Defendant was afflicted with a form of epilepsy. His paternal grandmother, his paternal aunt and his maternal uncle were insane. Under correct instructions relating to the issue of insanity, the jury found that, even with such a tainted heritage, he knew the nature and quality of his act and that it was wrong. This verdict on the issue of insanity, as defined by statute, cannot be viewed as contrary to the weight of evidence. *Page 182
A sane man may intentionally commit murder, yet unless his intentional homicidal act be deliberate and premeditated, his crime does not constitute murder in the first degree. If a deliberate and premeditated design, possible of formation by the slayer, be in fact absent, the grade of his offense is murder in the second degree. In a more emphatic sense, that grade is preserved when the criminal is incapable of deliberation and premeditation. Intoxication does not excuse crime, yet its existence may render its subject powerless to deliberate or to premeditate. (People v. Leonardi, 143 N.Y. 360.) Rash impulse, headlong fury, sudden and overwhelming grief do not absolve from all the consequences of crime (People v. Caruso,246 N.Y. 437) but they do mitigate the grade of the offense. A similar rule applies whenever a jury may find that, from any cause, the murderer is prevented from exercising power of deliberation and premeditation. All seem to accept this proposition.

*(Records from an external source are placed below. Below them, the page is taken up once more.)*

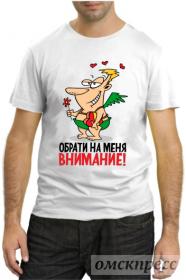 Красивые футболки с надписями и принтами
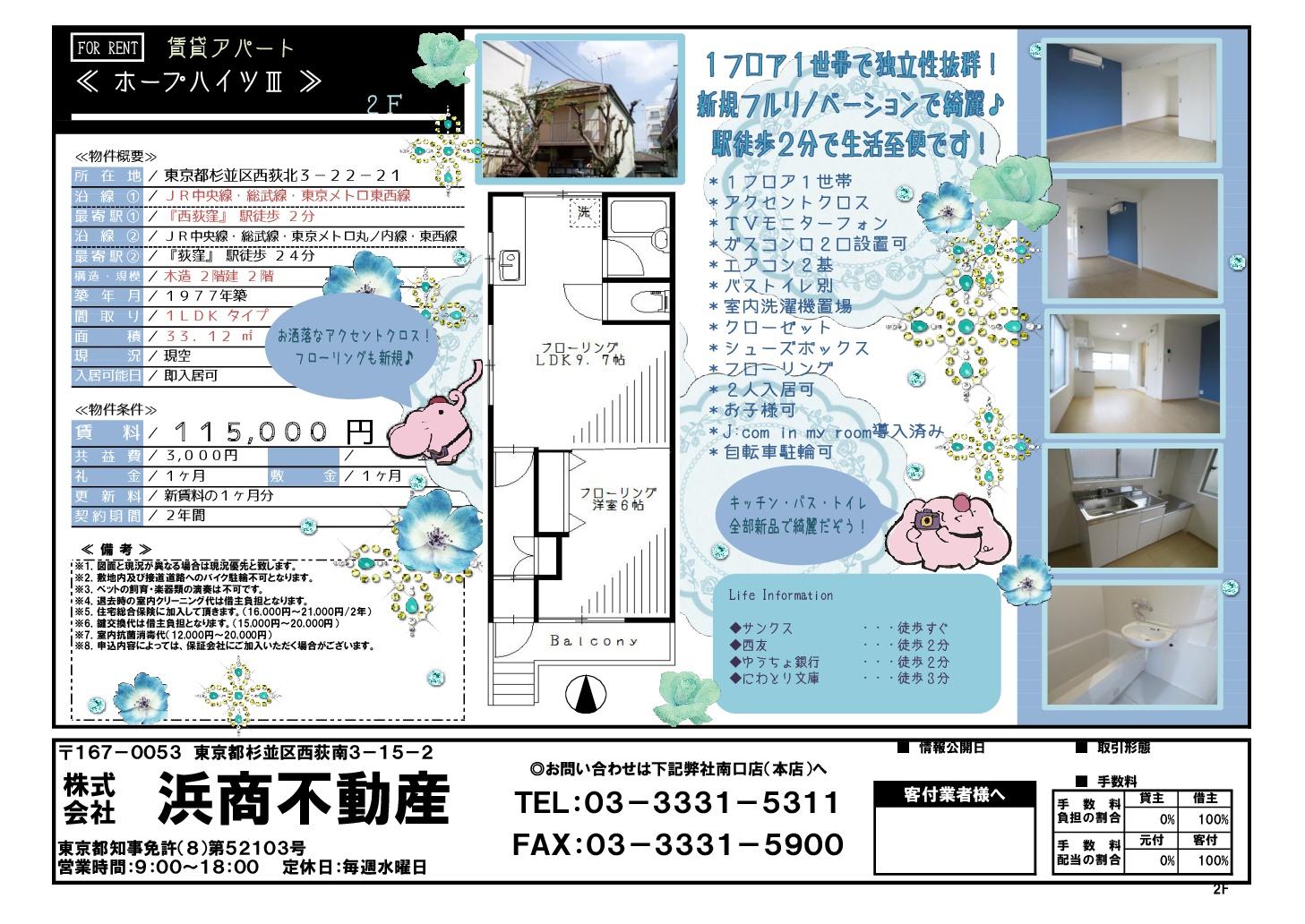 【図面】ホープハイツⅢ2F【20171120】-001 (1)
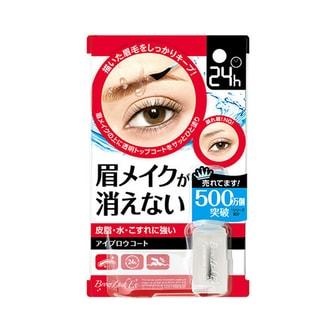 日本BCL BROWLASH EX 24小时眉毛持久定型液 5g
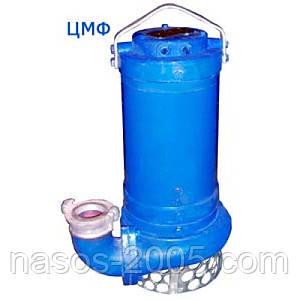 Насос ЦМФ 350-25 канализационный, фекальный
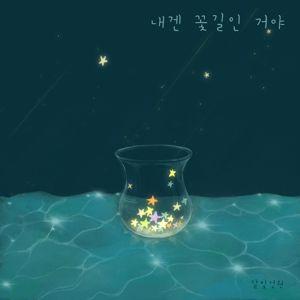 Moonlight Garden: You're My Flower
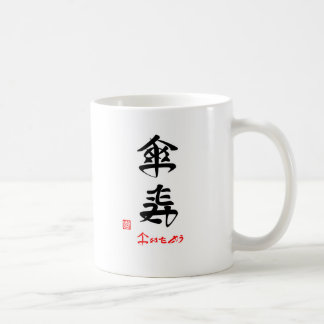 With the umbrella 寿 you question the me, (marking) basic white mug
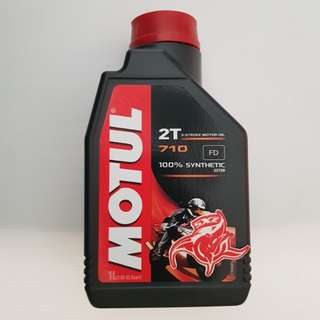 2 Stroke Motorcycle 2T Motul 710 100% Synthetic Ester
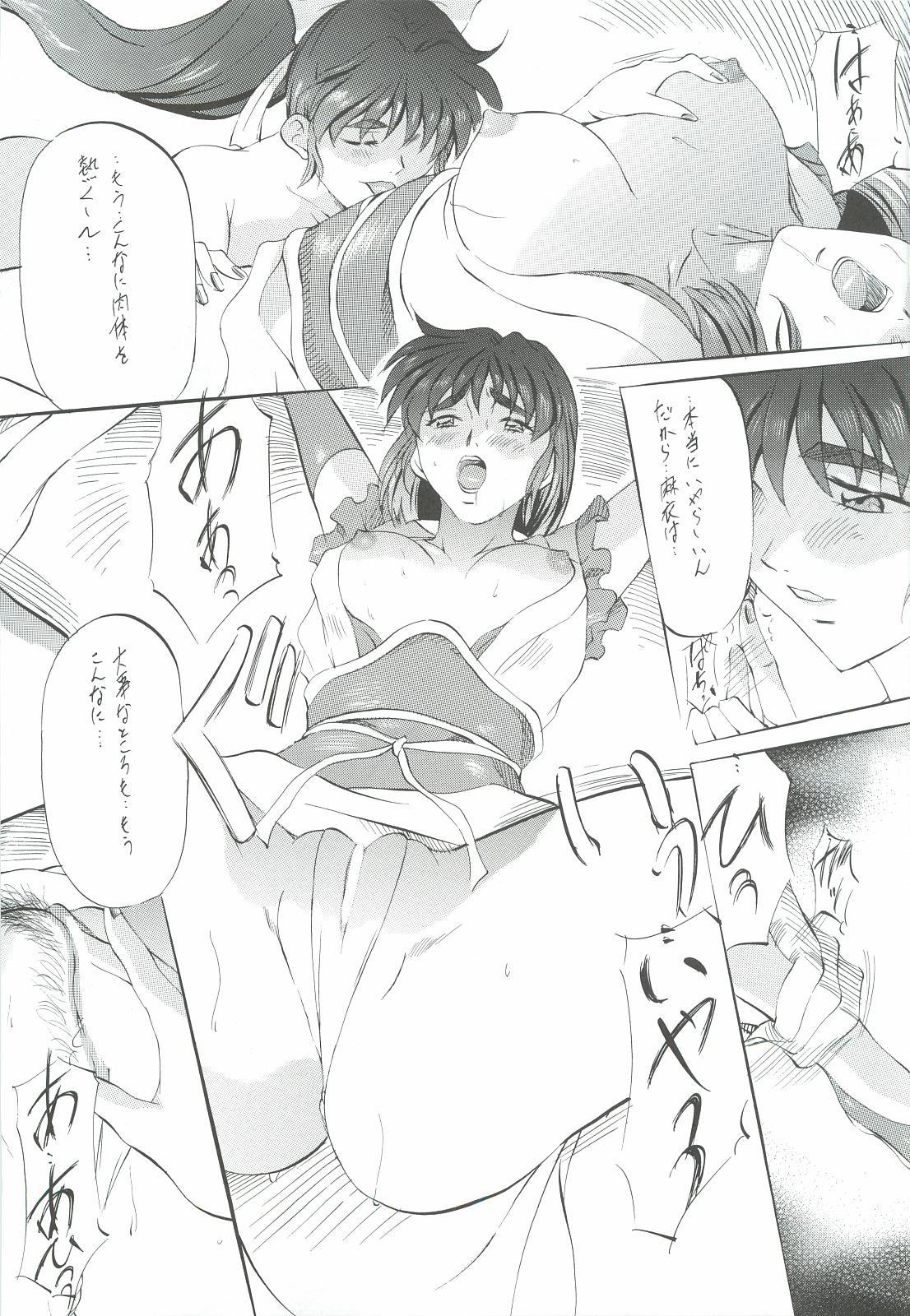 Ai & Mai Gaiden - Kishin Fukkatsu no Shou 43
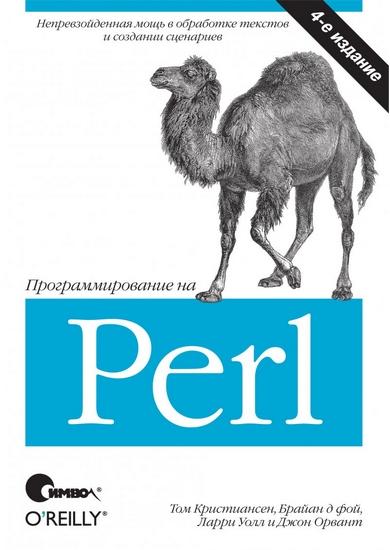 Продается книга: Программирование на Perl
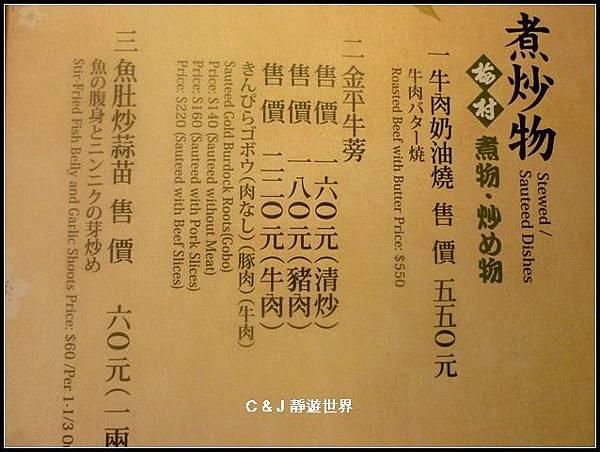 梅村日本料理_014.jpg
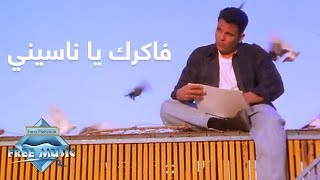 download lagu Mohammed Fouad - Fakrak Ya Nassiny    gratis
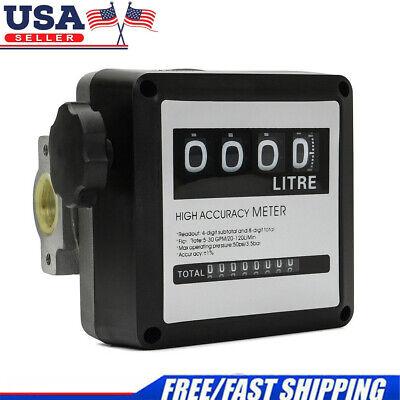 Fm-120 4 Digital Diesel Gasoline Fuel Petrol Oil Flow Meter Counter Gauge Us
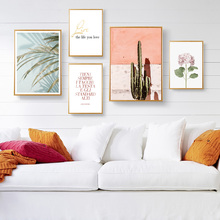 Posters And Prints Landscape Canvas Painting Flower Classic Poster Cactus Print Quote Wall Leaf Unframed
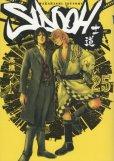高橋ツトムの、漫画、士道SIDOOHの最終巻です。
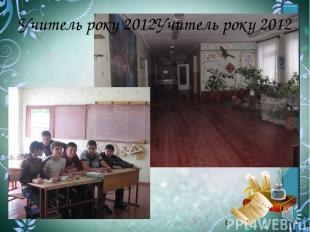 Учитель року 2012Учитель року 2012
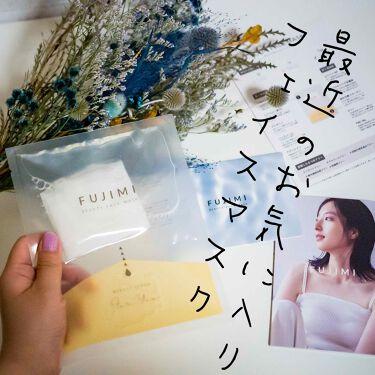 パーソナライズフェイスマスク「FUJIMI(フジミ)」/FUJIMI/シートマスク・パックを使ったクチコミ(1枚目)
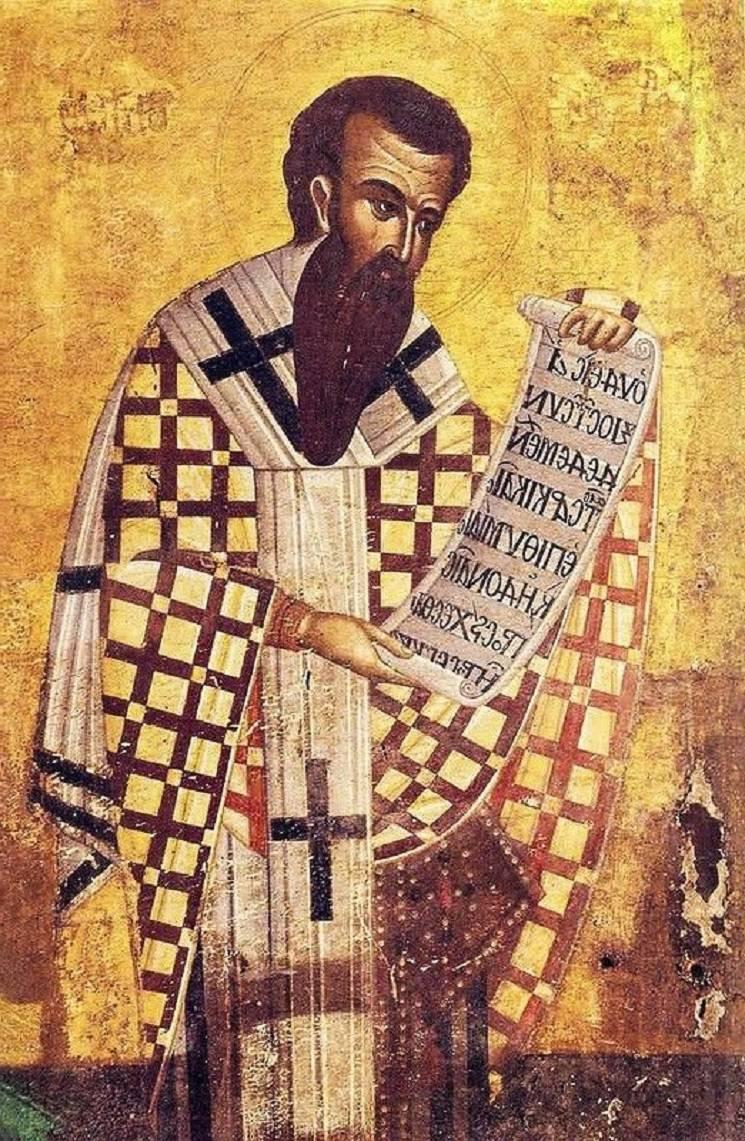 святой покровитель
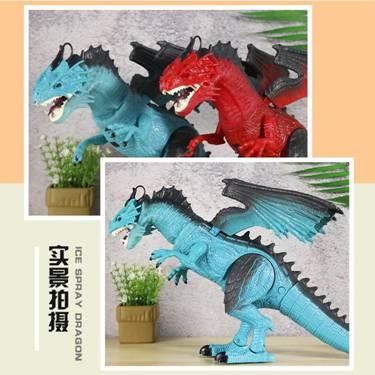 玩具遙控電動恐龍玩具仿真動物噴火機器人會走路的霸王龍男孩兒童玩具 YXS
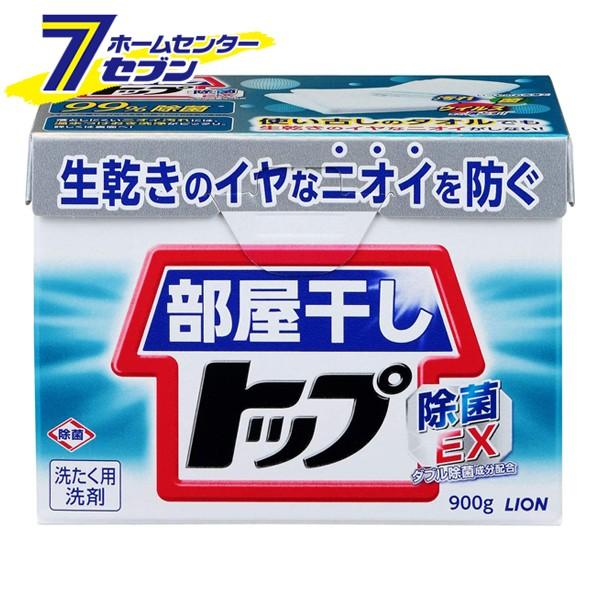 部屋干しトップ 除菌EX 900g  ライオン [衣料用洗...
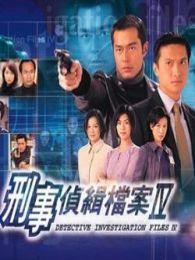 刑事侦缉档案2(粤语版)背景图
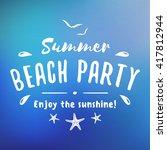 vintage hipster summer holidays ... | Shutterstock .eps vector #417812944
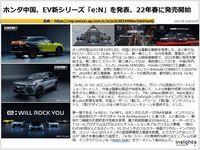 ホンダ中国、EV新シリーズ「e:N」を発表、22年春に発売開始のキャプチャー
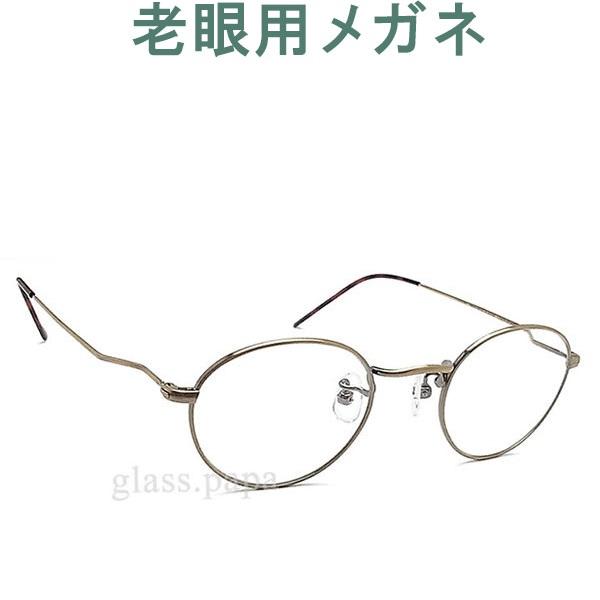 レンズが大切!めちゃ軽 老眼用メガネ HOYA・SEIKOメガネ用薄型レンズ使用 ユニオンアトランティック3602-11 (シニアグラス・リーディンググラス)普通サイズ 男性用・女性用 お洒落なクラシックモデル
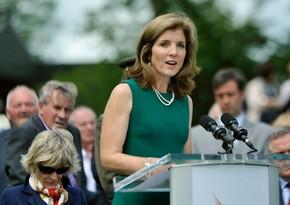 Байден планирует назначить послом США в Австралии дочь Кеннеди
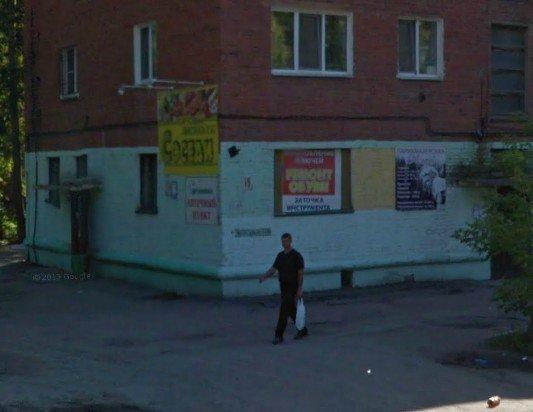 фотография Социальный мини-рынок Соседи на улице Энтузиастов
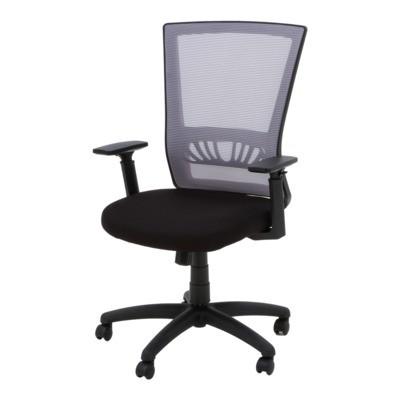 Fotel biurowy MIYO 2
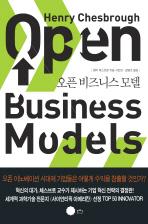 오픈 비즈니스 모델(양장본 HardCover)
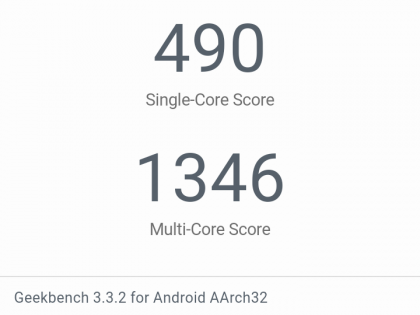 cubot-h1-review-benchmark2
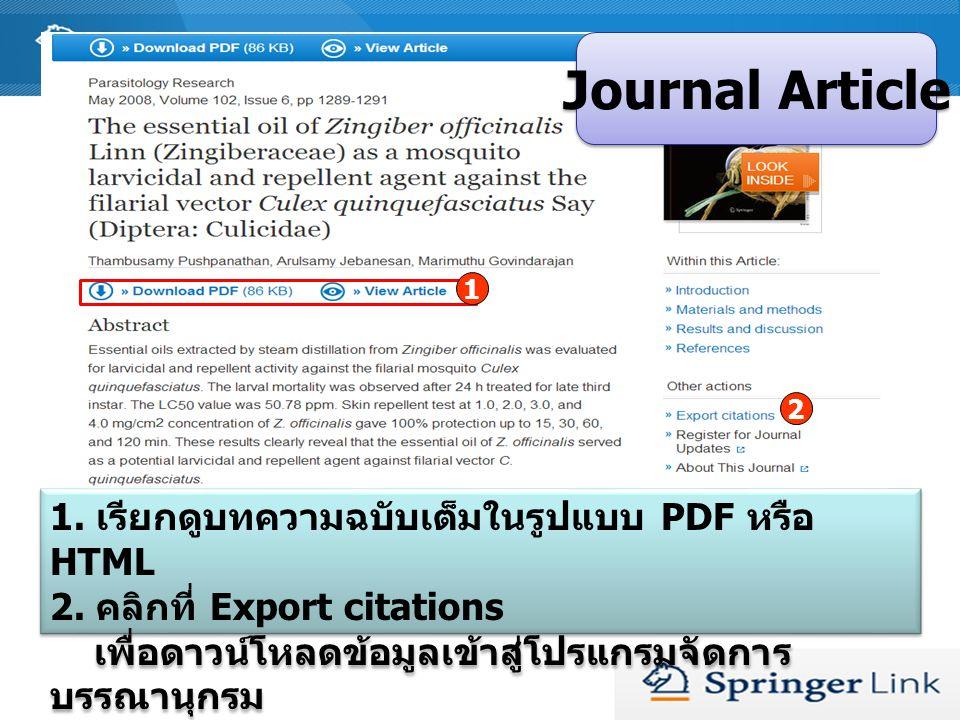 Journal Article 1. เรียกดูบทความฉบับเต็มในรูปแบบ PDF หรือ HTML 2. คลิกที่ Export citations เพื่อดาวน์โหลดข้อมูลเข้าสู่โปรแกรมจัดการ บรรณานุกรม 1. เรีย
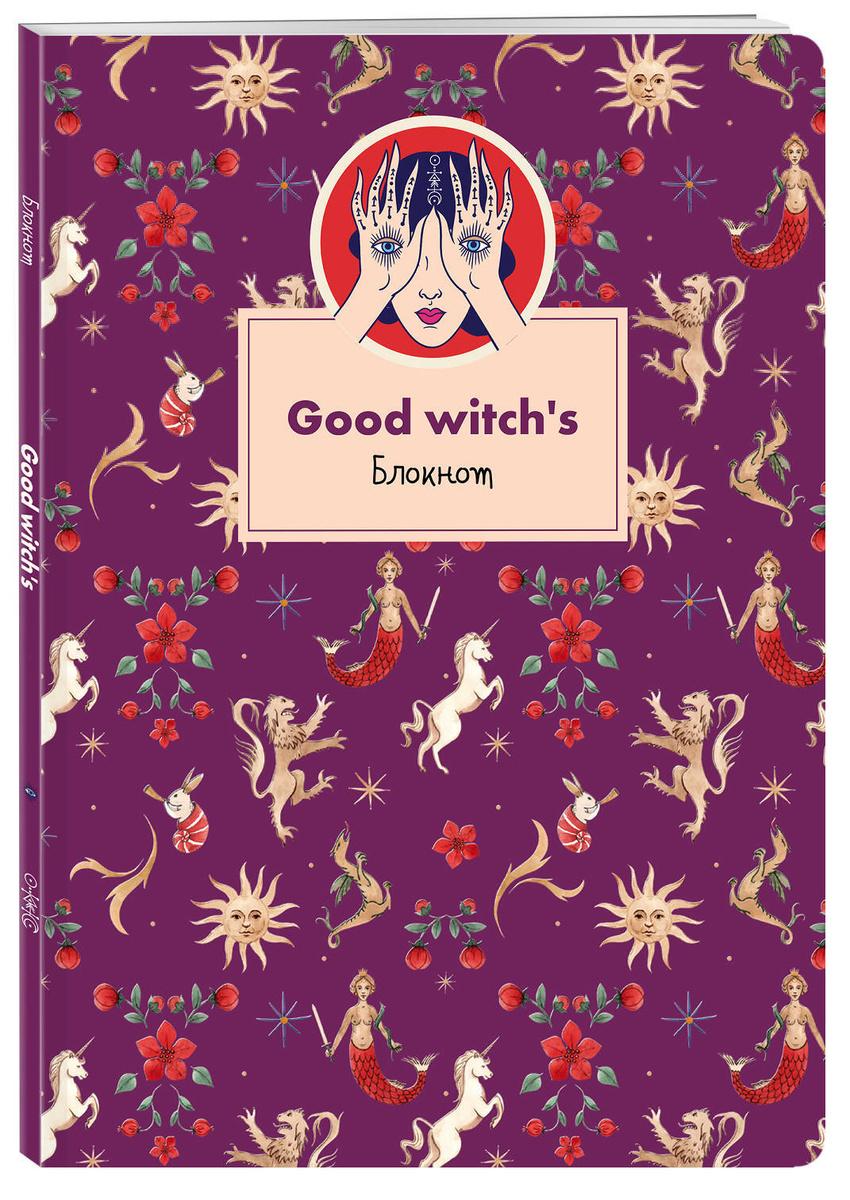 Блокнот. Good witch's (формат А4, мягкая обложка, круглые углы, блок в точку)   Нет автора  #1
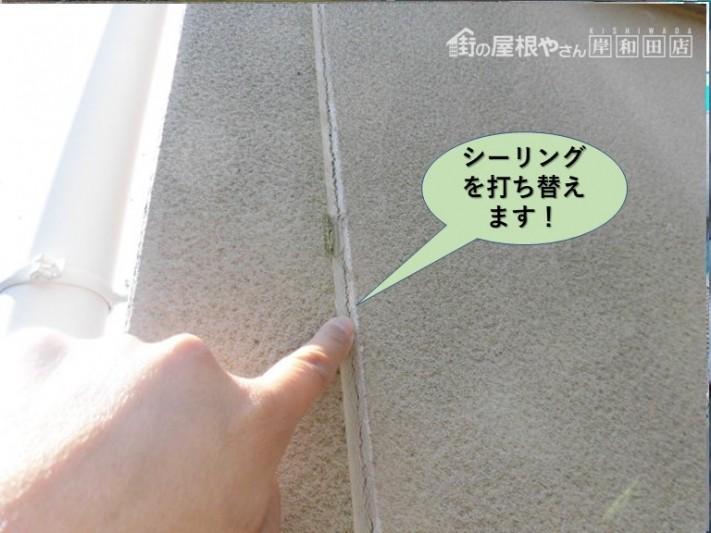 岸和田市の外壁のシーリングを打ち替えます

Counsel submitted this request to charge: "If the jury find that the defendant was suffering from such a mental disorder though while not reaching the dignity of insanity, but nevertheless, as so interfered with his mental operations as topreclude a deliberate and premeditated design to kill Officer Byrns, but which nevertheless allowed him to form the design to effect the death of Officer Byrns, they may find him guilty of murder in the second degree." This language requests a charge that if a mental disorder, less malignant than insanity as defined by statute, allows the formation of an intent but prevents deliberation and premeditation, defendant is not guilty of murder in the first degree. It may fairly be construed, I think, as a request to instruct the jury that they might consider defendant's low mental condition in relation to his power to deliberate and premeditate. Even if regarded as defective in form, I think that this request should have been granted. The court had, indeed, previously charged that conviction *Page 183 in the first degree could not be had in the absence of those elements, but he had omitted to enlighten the jury in respect to the method of determining their existence. The jury knew from their instructions that an insane person could not be convicted nor could a sane person be convicted in the first degree unless he had deliberated and premeditated. Their attention had not been directed to a consideration of the possibility or probability that a person of defendant's mental status might be incapable of deliberation and premeditation. Full assurance cannot be had that they ever considered the impossibility of deliberation and premeditation by one who, like defendant, they held to be sane within the meaning of the statute.
CARDOZO, Ch. J., POUND, CRANE, ANDREWS, LEHMAN and KELLOGG, JJ., concur in per curiam opinion; O'BRIEN, J., dissents in opinion.
Judgment affirmed.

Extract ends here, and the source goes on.